Abhishek Sureka And 3 Ors. Vs The State Of Assam And Anr on 13 March, 2025
Law Point:
JUDGEMENT
1. Heard Mr. B. Dutta, the learned senior counsel assisted by Mr. S. Deka, learned counsel appearing for the petitioners. Also heard Mr. G.N. Sahewalla, learned senior counsel assisted by Ms. S. Todi, learned counsel for the respondents.
2. This is an application under Section 482 of the CrPC read with Section 401 of the said Code praying for quashing the Charge Sheet and the proceedings in respect of PRC Case No.946/2023 arising out of Tinsukia P.S. Case No.20/2021 pending in the court of Sub-Divisional Judicial Magistrate (S), Tinsukia.
3. On 03.02.2012, the Respondent No.2 Smti. Wagisha Sureka (hereinafter referred to as “the Respondent No.2” only) had married the petitioner Abishek Sureka. The Respondent No.2 claims that soon after marriage, she was mentally tortured by her husband, her parents-in-law and by Smti. Devki Debi Sureka.
4. The sister (not named in the FIR) of her husband as well as the aforementioned persons always used to put pressure upon her to divorce her husband. Her husband used to tell her repeatedly that she was not his choice and he did not want to continue his married life with her.

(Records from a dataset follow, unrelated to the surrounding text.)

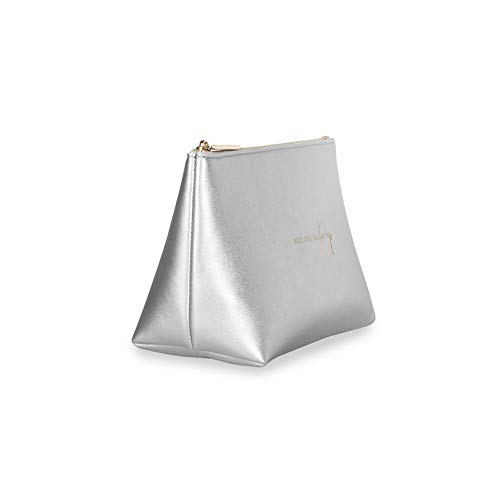 Katie Loxton Mia Travel Pouch Kiss and Make-Up Metallic Silver Women's Faux Leather Make-Up Case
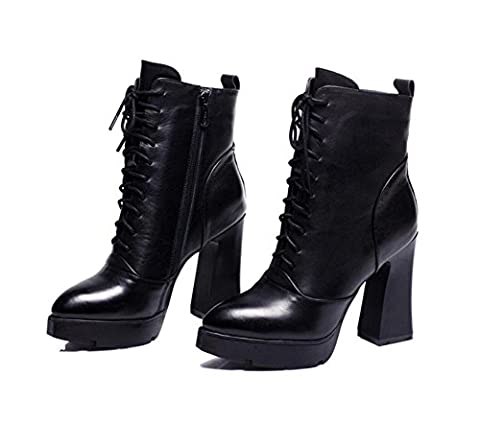 Woman's Ribbon Lace Up Cross Strap Waterproof Chunky High heels Cotton Martin Boots , black , 37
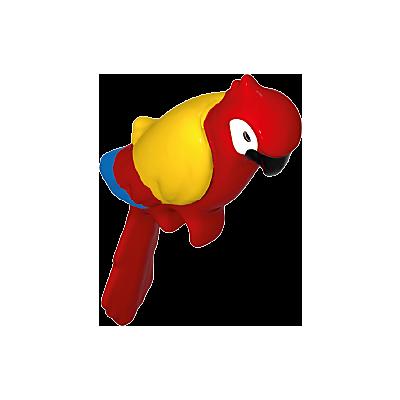 30830370_sparepart/Parrot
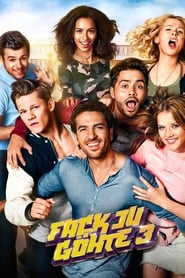 Watch Suck Me Shakespeer 3 (2017)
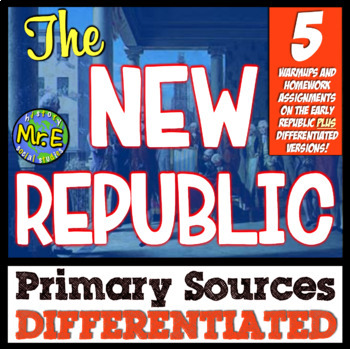 New Nation Primary Sources! Differentiated Warmups for Was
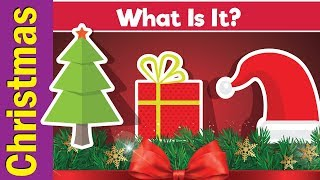 Learn Christmas Vocabulary | What Is It? | English Pattern Practice for ESL | Fun Kids English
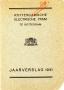 ret-jaarverslag-1931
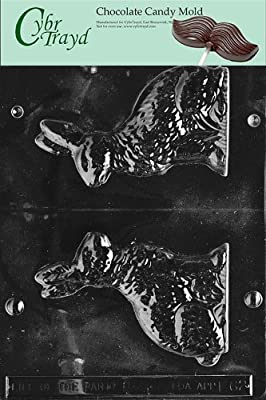 Cybrtrayd E062 Medium Sitting Bunny Chocolate/Candy Mold with Exclusive Cybrtrayd Copyrighted Chocolate Molding Instructions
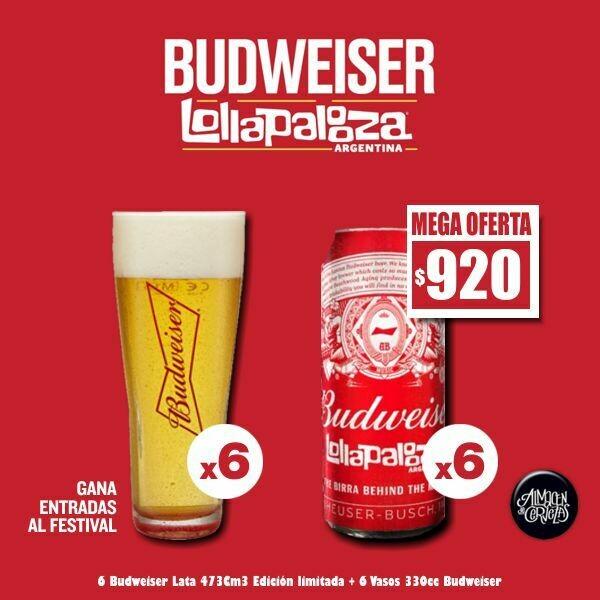 OFERTA - Lollapalooza 6 Bud + 6 Vasos Bud 330cc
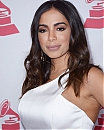 anitta-latin-recording-academy-person-of-the-year-in-las-vegas-11-15-2017-7.jpg
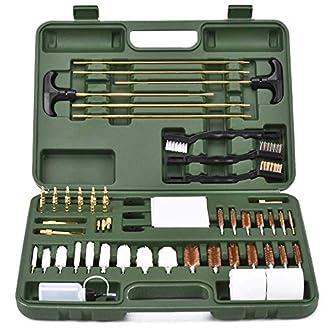 Gun Cleaning Kit Image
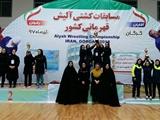 مازندران به عنوان نخست آلیش بانوان قهرمانی کشور دست یافت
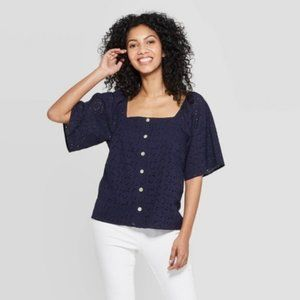 A new day | eyelet top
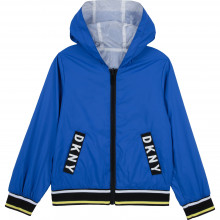 Reversible hooded windbreaker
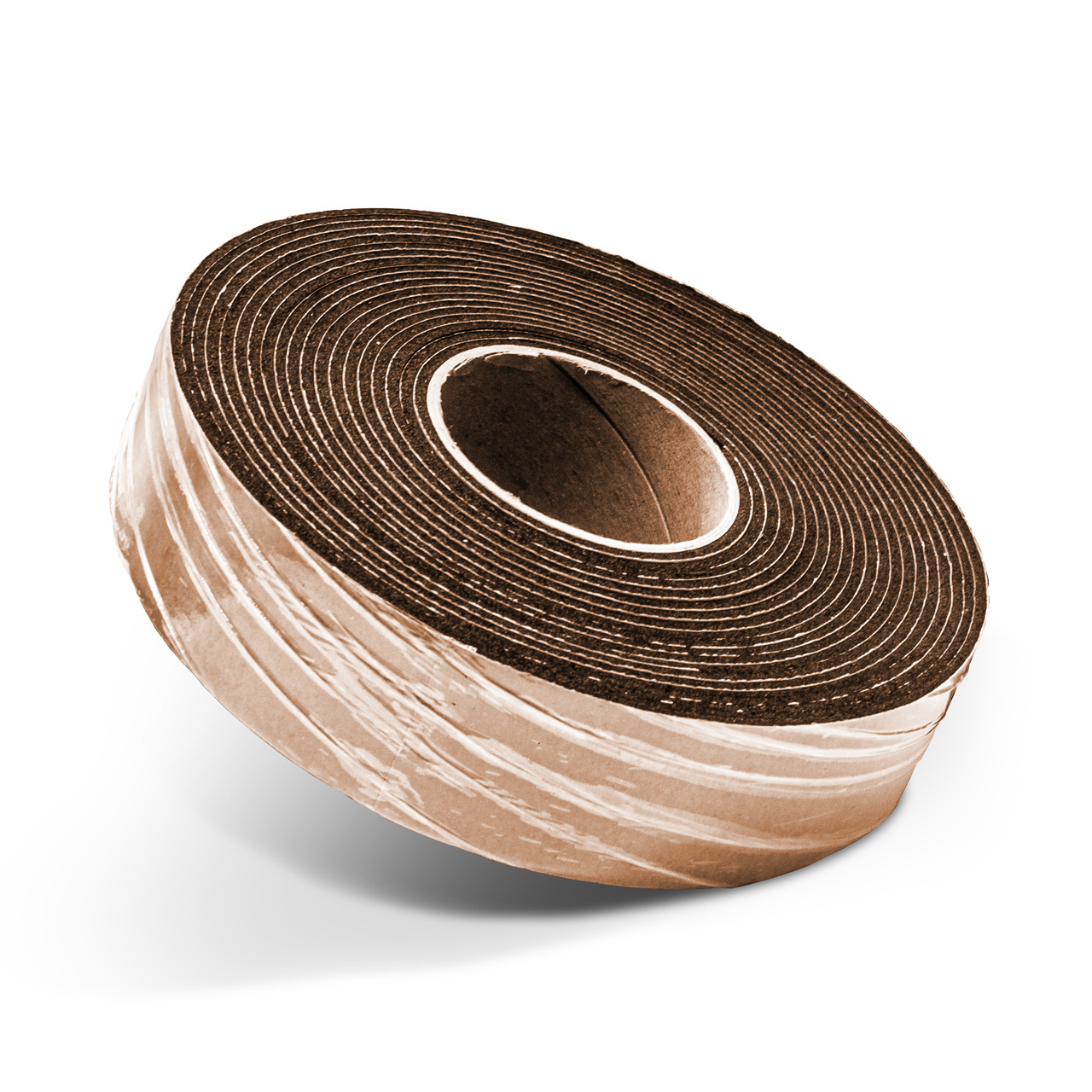 K-Flex Cork - insulation tape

The behaviour of the petitioners has made her life measurable. She felt mentally suffocated. She developed ailments, like- depression, high pressure, insomnia, thyroid disorder etc.

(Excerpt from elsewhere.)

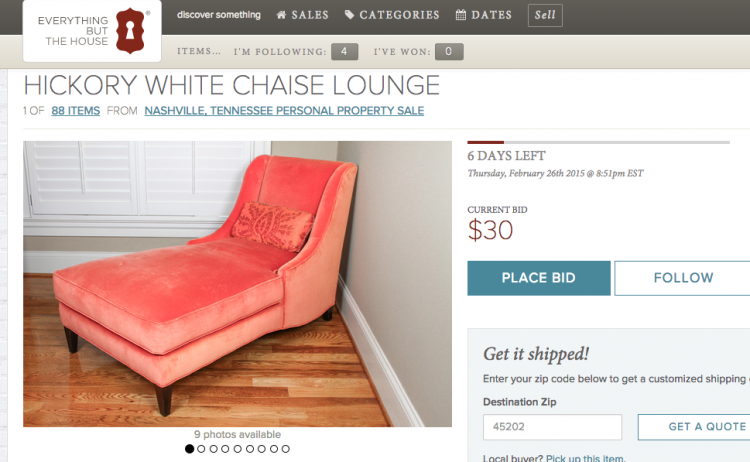 coral chaise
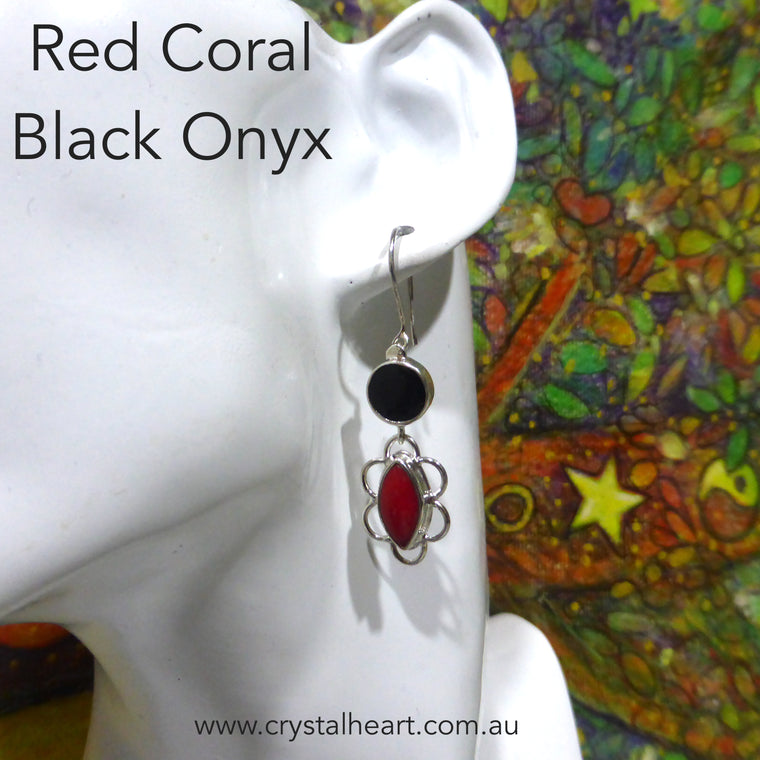 Red Coral with Black Onyx Earrings, 925 Silver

5. The Respondent No.2 was not allowed to meet her friends nor was she given any money to buy her basic needs. The petitioners never had food with her. They never liked the food prepared by the Respondent No.2. For that matter, she was often criticized.
6. The petitioners always tried to send her back to the house of her parents. On some occasions, while she was staying with her parents at Tinsukia, the petitioners never asked her to come back. In spite of that, the petitioners always took the Respondent No.2 to social functions, just to show that they were having a good relationship with her.
7. The father of the Respondent No.2 also tried to interfere. On such occasions, the petitioners always agreed with the father of the Respondent No.2.
8. On 24.12.2020, Mrs. Soni and Mrs. Poonam, the two sisters of her husband quarrelled with her and told her that her husband would never accept her as his wife. That day at night, the sisters and the other family members celebrated Christmas but the Respondent No.2 was never invited. They allegedly threw abuses towards the parents and relatives of Respondent No.2, which she had heard with her own ears.
9. On 30.12.2020, the Respondent No.2 returned to Tinsukia and since 4th January, 2021, she has been living there.
10. The Respondent No.2 has alleged that in the night of 01.01.2021, she had received multiple voice calls made by Rupesh, the domestic servant working in the house of the petitioners, at Hojai. By the aforesaid voice notes, the said Rupesh proposed to have sex with her and also used vulgar languages.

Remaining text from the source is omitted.